For a multi-column listbox, I favor neither (although the BLT
hiertable is closer functionally), for one simple reason: they lack
the necessary correct LaF on any platform. For Windows you can see
why they are off (although tktable has such a plethora of options
to support it, getting the look and feel shouldn't be so tedious).
You can argue that anything is correct on Unix, but we're seeing an
outpouring of community opinion that Gtk is the right LaF to follow.
It's hard to disagree with this, considering all the major companies
that want to standardize on it as the next common unix desktop
toolkit (dropping Motif finally). I plead ignorance on the Mac.

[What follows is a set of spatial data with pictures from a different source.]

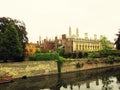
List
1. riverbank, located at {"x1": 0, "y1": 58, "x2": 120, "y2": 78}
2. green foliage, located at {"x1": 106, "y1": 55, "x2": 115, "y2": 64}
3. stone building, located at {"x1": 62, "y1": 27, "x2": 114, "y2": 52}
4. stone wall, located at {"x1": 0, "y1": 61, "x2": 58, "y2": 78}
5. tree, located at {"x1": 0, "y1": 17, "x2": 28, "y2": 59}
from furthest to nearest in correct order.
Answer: stone building, located at {"x1": 62, "y1": 27, "x2": 114, "y2": 52} < green foliage, located at {"x1": 106, "y1": 55, "x2": 115, "y2": 64} < tree, located at {"x1": 0, "y1": 17, "x2": 28, "y2": 59} < riverbank, located at {"x1": 0, "y1": 58, "x2": 120, "y2": 78} < stone wall, located at {"x1": 0, "y1": 61, "x2": 58, "y2": 78}

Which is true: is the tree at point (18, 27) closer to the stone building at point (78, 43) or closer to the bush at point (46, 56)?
the bush at point (46, 56)

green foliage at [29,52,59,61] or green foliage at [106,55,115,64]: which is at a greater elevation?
green foliage at [29,52,59,61]

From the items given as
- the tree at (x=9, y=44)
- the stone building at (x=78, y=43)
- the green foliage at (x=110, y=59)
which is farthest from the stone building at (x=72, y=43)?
the tree at (x=9, y=44)

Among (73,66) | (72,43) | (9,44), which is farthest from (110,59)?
(9,44)

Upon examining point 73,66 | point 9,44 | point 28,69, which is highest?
point 9,44

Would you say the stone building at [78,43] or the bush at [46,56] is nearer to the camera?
the bush at [46,56]

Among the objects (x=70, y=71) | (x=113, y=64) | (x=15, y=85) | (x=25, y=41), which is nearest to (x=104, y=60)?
(x=113, y=64)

It's been great to have the extensive collection of widgets available,
but when we consider putting it in the core (and having something
like the mclistbox is without a doubt important to most Tk users),
we have to make sure it comes out of the box like they "expect" it.
George's hiertable is probably a good place to start. Then you want
to look at the native widgets and see how close we are to *exactly*
duplicating them, and what the code looks like to get there. Trust
me, people will complain when the tree dotted line spacing is just
one or two pixels off from that in Explorer, or the image/text spacing
is too much. Look at the discussions about buttons right now on the
newsgroup (a default Tk button on Windows is not exactly the same size
as native).
A tree and table would also be good widgets to have (note that tree
is on the 8.4 list), but we needn't make the tree and mclistbox the
same widget if it compromises ease of use or LaF. However, if it
doesn't, that's a win for developer and user.